>> There is no existing religion that says that a
> woman who aborts is acting according to God's will.
>
>Traditional Judaism does not prohibit abortions--nor, of course, does
>modern Reform Judaism. Neither does Unitarianism (though Unitarians might
>be doubted to be Theists), not United Methodism, or the UCC or most of the
>liberal Christain denominations.
>
>I wasn't going to pitch in here, but I will just say that anyone who
>thinks that moral and/or ethical talk (I doin't distinguish between these
>terms) reduces to Divine Command Theory, i.e., that what's good and right
>is so because God said so, has an immense burden to carry. The standard
>ethical theories, utilitarianism and deontology, make no obvious reference
>to anything theological.
I think you are missing the point of my criticism here.
Ken originally wrote:
>>However, this is *not* what I was saying. My reading goes something more
>>like this: a woman who has an abortion because she takes it to be the WORD OF
>>GOD (a command), and who doesn't want to have an abortion, but does so
>>anyway,
>>because it is the WORD OF GOD, against her desire not to have an abortion,
>>can be said to be is acting in a psychotic manner.

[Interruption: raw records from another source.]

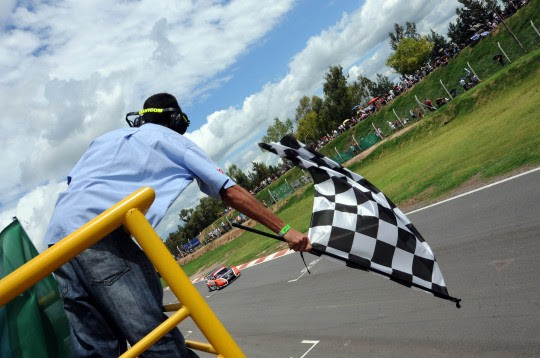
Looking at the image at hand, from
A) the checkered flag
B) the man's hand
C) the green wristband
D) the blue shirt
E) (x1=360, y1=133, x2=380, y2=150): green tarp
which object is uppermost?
the blue shirt

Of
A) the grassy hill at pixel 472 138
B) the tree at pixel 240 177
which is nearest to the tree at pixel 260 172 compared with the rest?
the tree at pixel 240 177

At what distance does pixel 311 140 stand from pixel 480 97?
47687 millimetres

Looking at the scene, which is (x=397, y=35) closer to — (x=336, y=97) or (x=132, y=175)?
(x=336, y=97)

I very much doubt that there has been any "woman who had an abortion even though she didn't really want to because she believed it to be the WORD OF GOD." I'm not arguing against morality per se; I'm arguing against Ken's moral philosophy because it basically disregards empirical reality. Even his examples tell us that his theory has no application to how people actually make ethical choices.
BTW, don't you have anything to say about Habermas versus Rawls? I thought you might want to take part in the Habermas threads.